[CHECK YOUR UNDERSTANDING]
**A.** Summarize the text on tractate Makkot in three sentences.
**B.** Answer these questions from the text on tractate Makkot:
(i) Makkot is the fifth volume of which order?
(ii) How many offenses entailing lashes does the third chapter of Makkot enumerate?
(iii) With what does the public executioner administer the punishment?

[SOURCE EXTRACT]
Makkot (מַכּוֹת) is a tractate of the Mishnah and Talmud. It is the fifth volume of the order of Nezikin. Makkot deals primarily with laws of the beth din (halakhic courts) and the punishments which they may administer and may be regarded as a continuation of tractate Sanhedrin, of which it originally formed part.

In its scope of application are the topics of:

- False witnesses (edim zomemim);
- Exiles in a city of refuge (aray miklat); and
- The lashes administered by the beth din (makkot).

The third chapter of Makkot enumerates 59 offenses, each entailing lashes (Malkot). Of these, three are marital sins of priests; four, prohibited intermarriages; seven, sexual relations of an incestuous nature; eight, violations of dietary laws; twelve, various breaches of the negative precepts; twenty-five, abuses of Levitical statutes and vows. When the offense persists, the punishment depends on the number of forewarnings (see hatra'ah). The Mishnah gives 39 as the maximum number of stripes the court may impose for any one misdemeanor, but the convict must be examined as to their physical ability to endure the full count without endangering their life. The convict is bound in a bent position to a post, and the public executioner administers the punishment with a leather strap while one of the judges recites appropriate scriptural verses: Deuteronomy 28:58–59 and 29:8 and Psalm 78:38. Anyone guilty of a sin which is punished by kareth ("excision") may be cleared by flagellation. The author of this midrash, Hanina ben Gamaliel, adds, "If by the commission of a sin one forfeits his soul before God, so much the more reason is there for the belief that, by a meritorious deed, such as voluntary submission to punishment, his soul is saved."

[RECORDED INFORMATION]
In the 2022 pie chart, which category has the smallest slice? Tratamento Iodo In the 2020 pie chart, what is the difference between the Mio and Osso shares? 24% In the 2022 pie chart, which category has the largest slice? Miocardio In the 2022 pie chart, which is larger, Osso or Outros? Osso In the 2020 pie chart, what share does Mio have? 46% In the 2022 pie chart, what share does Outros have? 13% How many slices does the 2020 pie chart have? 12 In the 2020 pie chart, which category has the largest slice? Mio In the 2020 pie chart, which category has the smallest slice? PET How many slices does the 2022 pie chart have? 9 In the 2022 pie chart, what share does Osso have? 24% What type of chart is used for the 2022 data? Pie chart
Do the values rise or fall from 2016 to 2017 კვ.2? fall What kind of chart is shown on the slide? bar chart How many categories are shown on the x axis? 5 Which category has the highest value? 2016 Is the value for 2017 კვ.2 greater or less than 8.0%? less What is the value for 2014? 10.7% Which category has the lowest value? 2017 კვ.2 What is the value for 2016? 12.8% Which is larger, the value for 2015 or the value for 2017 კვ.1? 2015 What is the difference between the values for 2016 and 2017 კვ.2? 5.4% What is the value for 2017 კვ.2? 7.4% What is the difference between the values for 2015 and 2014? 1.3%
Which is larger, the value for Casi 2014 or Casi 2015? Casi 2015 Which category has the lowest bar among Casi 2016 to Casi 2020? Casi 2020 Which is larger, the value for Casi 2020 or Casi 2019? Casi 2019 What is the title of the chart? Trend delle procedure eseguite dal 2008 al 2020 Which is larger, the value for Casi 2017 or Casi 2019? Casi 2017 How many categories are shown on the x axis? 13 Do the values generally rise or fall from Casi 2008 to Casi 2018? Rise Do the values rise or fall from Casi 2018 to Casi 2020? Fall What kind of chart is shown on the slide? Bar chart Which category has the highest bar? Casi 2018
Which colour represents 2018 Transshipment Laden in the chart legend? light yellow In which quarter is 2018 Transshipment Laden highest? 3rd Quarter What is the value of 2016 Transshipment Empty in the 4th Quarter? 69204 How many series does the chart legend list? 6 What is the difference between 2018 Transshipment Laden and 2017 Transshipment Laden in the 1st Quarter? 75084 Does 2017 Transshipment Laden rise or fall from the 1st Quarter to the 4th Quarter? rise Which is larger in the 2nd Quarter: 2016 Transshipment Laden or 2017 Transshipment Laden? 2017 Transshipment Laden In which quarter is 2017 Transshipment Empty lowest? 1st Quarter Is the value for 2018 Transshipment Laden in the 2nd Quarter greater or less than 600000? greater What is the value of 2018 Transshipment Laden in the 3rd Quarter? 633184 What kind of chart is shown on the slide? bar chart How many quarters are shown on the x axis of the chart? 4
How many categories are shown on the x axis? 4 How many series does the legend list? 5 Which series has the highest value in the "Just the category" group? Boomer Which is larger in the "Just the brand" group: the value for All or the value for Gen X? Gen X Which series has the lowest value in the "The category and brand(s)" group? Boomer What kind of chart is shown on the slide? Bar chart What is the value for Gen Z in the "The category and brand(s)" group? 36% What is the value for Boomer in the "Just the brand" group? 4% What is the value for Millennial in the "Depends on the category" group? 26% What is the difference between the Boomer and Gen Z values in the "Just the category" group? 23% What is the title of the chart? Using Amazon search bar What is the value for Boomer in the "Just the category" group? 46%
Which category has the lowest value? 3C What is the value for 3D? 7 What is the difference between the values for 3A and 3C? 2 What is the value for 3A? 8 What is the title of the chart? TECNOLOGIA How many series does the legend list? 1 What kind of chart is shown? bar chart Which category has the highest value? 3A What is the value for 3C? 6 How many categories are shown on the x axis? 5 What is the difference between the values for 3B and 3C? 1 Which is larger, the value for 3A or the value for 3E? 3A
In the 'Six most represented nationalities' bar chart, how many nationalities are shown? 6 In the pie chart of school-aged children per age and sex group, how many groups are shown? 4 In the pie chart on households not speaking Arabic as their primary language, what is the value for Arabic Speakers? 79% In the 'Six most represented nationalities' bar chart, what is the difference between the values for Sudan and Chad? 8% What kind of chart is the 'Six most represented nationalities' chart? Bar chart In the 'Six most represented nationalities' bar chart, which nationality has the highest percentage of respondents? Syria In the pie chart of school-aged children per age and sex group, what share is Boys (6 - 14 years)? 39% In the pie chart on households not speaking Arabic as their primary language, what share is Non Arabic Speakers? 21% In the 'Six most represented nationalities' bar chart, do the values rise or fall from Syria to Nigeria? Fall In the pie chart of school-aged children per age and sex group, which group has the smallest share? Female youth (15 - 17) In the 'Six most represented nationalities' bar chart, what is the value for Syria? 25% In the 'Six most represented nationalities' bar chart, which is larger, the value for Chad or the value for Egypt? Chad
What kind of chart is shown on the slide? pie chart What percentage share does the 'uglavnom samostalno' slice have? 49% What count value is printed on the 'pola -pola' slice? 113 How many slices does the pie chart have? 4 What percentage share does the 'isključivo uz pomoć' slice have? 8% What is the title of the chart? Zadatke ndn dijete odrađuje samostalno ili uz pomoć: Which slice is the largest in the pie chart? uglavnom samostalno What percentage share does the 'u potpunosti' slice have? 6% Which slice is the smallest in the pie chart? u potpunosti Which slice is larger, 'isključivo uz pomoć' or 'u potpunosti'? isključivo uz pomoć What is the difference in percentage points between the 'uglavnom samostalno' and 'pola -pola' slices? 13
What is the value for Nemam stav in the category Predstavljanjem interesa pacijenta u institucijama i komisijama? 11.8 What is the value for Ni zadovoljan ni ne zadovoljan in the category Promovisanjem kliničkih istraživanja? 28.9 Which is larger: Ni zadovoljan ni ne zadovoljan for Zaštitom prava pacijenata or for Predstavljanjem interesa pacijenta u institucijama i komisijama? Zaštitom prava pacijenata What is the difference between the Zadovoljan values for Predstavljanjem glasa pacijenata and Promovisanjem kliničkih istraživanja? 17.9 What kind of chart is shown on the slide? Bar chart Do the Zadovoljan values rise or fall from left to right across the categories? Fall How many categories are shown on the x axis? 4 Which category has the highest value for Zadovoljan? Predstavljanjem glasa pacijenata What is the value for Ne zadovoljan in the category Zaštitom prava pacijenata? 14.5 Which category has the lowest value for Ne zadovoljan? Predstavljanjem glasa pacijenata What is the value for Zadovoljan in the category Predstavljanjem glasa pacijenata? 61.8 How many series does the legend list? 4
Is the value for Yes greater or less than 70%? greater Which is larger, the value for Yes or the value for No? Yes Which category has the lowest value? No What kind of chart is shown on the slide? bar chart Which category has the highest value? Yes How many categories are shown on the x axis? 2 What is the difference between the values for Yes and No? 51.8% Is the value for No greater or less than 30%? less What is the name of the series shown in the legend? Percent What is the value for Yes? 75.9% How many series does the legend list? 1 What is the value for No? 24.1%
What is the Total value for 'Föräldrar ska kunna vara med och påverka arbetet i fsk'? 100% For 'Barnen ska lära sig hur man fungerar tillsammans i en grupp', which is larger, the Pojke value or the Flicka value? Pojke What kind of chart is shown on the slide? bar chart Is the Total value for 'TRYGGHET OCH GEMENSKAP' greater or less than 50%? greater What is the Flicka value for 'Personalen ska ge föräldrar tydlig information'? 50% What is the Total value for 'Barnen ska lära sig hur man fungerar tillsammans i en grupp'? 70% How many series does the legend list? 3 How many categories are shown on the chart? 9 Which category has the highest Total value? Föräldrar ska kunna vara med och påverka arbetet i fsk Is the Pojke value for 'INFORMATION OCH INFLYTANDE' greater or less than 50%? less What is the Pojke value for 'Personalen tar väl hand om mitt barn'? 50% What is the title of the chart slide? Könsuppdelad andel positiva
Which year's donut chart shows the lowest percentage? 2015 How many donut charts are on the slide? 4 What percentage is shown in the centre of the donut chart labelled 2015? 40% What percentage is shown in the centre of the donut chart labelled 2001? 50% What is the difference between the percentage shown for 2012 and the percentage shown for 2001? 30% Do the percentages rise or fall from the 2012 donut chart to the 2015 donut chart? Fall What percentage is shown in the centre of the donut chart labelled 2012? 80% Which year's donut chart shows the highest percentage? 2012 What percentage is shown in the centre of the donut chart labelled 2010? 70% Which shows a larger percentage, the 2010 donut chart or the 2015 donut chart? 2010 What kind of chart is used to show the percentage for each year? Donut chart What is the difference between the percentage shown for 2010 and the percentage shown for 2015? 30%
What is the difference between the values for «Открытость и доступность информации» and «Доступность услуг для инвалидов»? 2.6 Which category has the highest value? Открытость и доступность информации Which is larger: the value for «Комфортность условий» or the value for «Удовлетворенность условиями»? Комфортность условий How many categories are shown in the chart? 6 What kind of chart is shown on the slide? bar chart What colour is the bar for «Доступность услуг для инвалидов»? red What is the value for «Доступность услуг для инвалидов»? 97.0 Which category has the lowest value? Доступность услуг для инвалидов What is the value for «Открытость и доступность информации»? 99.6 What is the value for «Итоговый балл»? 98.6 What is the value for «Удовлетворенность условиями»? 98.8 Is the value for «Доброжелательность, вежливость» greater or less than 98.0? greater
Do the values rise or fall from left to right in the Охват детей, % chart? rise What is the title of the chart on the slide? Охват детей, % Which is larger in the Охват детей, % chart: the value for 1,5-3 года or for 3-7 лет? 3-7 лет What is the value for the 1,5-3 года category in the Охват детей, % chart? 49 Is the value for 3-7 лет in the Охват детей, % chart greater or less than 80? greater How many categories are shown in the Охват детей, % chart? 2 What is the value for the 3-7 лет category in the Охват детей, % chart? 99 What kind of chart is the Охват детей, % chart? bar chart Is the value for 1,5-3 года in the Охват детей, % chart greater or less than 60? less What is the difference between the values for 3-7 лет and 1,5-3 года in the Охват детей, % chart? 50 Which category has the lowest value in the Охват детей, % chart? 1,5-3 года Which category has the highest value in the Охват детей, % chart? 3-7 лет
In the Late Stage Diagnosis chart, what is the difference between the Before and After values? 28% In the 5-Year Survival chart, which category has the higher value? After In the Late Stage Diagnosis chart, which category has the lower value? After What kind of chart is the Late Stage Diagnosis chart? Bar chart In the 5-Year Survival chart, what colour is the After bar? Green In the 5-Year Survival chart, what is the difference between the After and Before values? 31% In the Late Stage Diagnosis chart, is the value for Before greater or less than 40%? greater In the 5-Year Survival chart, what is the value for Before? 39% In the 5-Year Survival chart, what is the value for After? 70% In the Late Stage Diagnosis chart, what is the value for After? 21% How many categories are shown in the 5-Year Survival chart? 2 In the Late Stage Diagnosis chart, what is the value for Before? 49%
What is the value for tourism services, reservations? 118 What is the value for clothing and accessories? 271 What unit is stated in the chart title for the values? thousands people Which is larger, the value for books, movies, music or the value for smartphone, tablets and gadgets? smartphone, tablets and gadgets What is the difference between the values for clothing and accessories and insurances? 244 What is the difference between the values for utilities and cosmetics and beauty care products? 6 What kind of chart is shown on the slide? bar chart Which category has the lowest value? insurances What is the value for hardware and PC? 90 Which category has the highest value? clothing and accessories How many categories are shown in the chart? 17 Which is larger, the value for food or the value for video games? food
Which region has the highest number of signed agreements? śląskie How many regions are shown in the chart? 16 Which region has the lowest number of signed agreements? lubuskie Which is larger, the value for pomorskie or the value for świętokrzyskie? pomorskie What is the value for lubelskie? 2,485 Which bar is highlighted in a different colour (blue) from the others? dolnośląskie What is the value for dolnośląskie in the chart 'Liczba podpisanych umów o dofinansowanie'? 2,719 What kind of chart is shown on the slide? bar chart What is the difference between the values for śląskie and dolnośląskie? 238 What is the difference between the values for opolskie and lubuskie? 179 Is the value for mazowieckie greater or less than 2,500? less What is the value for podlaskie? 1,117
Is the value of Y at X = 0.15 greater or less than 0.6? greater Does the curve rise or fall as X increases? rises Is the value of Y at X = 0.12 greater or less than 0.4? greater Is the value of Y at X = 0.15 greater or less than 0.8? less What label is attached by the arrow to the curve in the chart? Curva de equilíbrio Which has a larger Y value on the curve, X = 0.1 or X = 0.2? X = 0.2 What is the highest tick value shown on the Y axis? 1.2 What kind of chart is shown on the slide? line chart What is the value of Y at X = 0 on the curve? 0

[SET OF ANSWERS]
**A.** Makkot is a tractate of the Mishnah and Talmud, the fifth volume of the order of Nezikin, and it deals mainly with the laws of the halakhic courts and the punishments they may give, continuing tractate Sanhedrin, of which it was originally a part. Its topics are false witnesses, exiles in a city of refuge, and the lashes the court administers. Its third chapter lists 59 offenses that carry lashes, and the Mishnah sets 39 stripes as the maximum for any one misdemeanor, given only after the convict is examined for the ability to endure them.

**B.**
(i) The order of Nezikin.
(ii) 59 offenses.
(iii) A leather strap.